Redefining Resiliency: Singing in the Suffering


 

I remember when I heard her heart stop. It was 5:30 am and I was lying next to her in bed; all night I have been listening to her breath go in and out as the pauses between each breath got longer and longer until the next breath never came. I placed my ear to her heart and I listened, but I heard nothing. This unconditional pulse of love that had been beating my whole life—the unconditional love that had been guiding me, nurturing me, caring for me—had suddenly stopped. I gathered my brother and sisters, and we held my mother and sang her favorite song, together holding hands as she left her body.
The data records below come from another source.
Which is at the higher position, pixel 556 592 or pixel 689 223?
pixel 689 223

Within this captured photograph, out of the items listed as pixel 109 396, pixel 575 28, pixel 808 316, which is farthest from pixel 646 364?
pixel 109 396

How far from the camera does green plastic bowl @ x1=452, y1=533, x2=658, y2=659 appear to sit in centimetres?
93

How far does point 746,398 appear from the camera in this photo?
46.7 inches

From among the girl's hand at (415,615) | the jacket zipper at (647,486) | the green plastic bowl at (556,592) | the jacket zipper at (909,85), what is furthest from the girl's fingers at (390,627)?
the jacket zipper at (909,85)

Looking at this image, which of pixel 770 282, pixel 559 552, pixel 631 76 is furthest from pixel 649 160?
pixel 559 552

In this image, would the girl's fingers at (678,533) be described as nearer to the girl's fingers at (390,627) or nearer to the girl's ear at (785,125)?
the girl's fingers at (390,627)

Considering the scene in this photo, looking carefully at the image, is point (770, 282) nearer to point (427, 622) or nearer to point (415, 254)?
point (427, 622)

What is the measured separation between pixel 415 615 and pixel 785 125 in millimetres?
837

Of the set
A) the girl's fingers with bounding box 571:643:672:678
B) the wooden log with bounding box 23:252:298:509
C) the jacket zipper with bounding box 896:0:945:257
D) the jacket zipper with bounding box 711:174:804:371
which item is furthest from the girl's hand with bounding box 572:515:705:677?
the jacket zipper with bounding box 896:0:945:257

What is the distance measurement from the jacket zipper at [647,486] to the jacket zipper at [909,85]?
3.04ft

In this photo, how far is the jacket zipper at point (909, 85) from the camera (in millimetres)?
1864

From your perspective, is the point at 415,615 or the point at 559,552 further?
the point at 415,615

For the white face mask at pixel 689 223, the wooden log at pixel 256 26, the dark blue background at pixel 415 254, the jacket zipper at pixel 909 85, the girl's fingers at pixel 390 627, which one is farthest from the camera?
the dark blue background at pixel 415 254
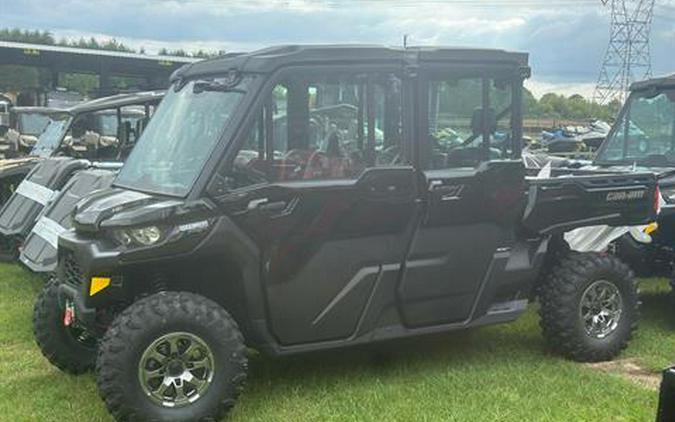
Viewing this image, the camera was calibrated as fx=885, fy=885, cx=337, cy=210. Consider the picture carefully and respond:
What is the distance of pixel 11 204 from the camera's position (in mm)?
9414

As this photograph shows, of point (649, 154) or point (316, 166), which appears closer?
point (316, 166)

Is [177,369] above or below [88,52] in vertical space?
below

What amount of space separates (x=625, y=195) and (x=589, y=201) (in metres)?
0.32

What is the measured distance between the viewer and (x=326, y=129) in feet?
17.5

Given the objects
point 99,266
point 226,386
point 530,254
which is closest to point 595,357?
point 530,254

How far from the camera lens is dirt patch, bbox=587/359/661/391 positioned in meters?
5.79

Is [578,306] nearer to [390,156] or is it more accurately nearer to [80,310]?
[390,156]

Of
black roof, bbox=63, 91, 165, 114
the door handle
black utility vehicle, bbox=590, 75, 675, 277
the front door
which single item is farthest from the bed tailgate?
black roof, bbox=63, 91, 165, 114

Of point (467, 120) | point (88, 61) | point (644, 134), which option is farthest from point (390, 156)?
point (88, 61)

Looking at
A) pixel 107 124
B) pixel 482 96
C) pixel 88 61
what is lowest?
pixel 107 124

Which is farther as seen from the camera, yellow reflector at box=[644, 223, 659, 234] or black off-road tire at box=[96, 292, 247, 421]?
yellow reflector at box=[644, 223, 659, 234]

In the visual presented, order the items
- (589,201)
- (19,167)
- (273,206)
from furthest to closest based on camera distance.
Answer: (19,167)
(589,201)
(273,206)

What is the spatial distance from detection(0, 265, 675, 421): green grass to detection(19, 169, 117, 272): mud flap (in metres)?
0.75

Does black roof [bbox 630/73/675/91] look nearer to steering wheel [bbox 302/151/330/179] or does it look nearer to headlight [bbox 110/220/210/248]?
steering wheel [bbox 302/151/330/179]
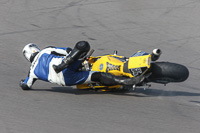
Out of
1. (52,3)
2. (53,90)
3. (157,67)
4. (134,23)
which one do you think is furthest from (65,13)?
(157,67)

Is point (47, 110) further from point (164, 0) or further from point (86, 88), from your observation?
point (164, 0)

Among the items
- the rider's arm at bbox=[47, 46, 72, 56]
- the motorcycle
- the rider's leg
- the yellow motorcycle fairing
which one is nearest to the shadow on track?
the yellow motorcycle fairing

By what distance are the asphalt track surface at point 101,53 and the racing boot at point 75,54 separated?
0.53 metres

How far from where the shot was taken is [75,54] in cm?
702

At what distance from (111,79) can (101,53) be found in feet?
11.1

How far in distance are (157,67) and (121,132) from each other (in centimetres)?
166

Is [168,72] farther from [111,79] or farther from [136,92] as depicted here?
[136,92]

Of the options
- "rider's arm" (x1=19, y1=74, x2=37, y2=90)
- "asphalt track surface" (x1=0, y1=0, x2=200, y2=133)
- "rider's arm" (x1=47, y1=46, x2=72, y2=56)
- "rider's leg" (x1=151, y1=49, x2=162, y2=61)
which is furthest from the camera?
"rider's arm" (x1=47, y1=46, x2=72, y2=56)

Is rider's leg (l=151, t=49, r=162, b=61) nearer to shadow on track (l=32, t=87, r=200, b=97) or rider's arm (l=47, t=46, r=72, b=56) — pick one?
shadow on track (l=32, t=87, r=200, b=97)

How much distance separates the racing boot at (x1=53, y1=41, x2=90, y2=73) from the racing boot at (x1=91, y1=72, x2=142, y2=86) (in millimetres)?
447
After the death of my mother, I felt as if I could not bounce back, I could no longer be resilient, I was tapping out, I was done. I could not be strong any longer, and the flow of my tears began and did not stop for the next 3 years when I decided to go per diem in nursing and return to school to earn my master’s degree in dance. Looking back, I wonder, is this what resiliency really is?  Up until this point, my definition of resiliency was to be strong—to bounce back quicker, harder, and stronger and be unchanged by my circumstances, to say yes and to take on more and more.

I wonder now if the meaning of resiliency is to soften, to soften enough to feel and to find soft spaces of support to land. To seek out our joy in the midst of our sorrow and to run to them with all that we have.  I wonder if it is in the softening, the plié, the bending of our knees that we are gathering the strength and support for ourselves to continue to grow and remember our resilient and brilliant selves.